All of the entries must appear again exactly as written.
(Data section)
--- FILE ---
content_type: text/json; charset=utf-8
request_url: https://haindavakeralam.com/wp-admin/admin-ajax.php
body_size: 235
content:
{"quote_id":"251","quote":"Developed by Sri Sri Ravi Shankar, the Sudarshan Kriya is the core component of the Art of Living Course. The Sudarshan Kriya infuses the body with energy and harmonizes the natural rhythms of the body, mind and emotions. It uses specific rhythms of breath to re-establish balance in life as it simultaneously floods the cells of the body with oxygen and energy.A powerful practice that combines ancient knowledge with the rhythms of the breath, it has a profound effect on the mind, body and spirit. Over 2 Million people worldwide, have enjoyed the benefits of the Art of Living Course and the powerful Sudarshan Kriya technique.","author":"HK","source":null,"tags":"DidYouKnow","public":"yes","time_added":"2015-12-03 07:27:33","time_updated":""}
(End Data section)
**Response box:**
--- FILE ---
content_type: text/json; charset=utf-8
request_url: https://haindavakeralam.com/wp-admin/admin-ajax.php
body_size: 235
content:
{"quote_id":"251","quote":"Developed by Sri Sri Ravi Shankar, the Sudarshan Kriya is the core component of the Art of Living Course. The Sudarshan Kriya infuses the body with energy and harmonizes the natural rhythms of the body, mind and emotions. It uses specific rhythms of breath to re-establish balance in life as it simultaneously floods the cells of the body with oxygen and energy.A powerful practice that combines ancient knowledge with the rhythms of the breath, it has a profound effect on the mind, body and spirit. Over 2 Million people worldwide, have enjoyed the benefits of the Art of Living Course and the powerful Sudarshan Kriya technique.","author":"HK","source":null,"tags":"DidYouKnow","public":"yes","time_added":"2015-12-03 07:27:33","time_updated":""}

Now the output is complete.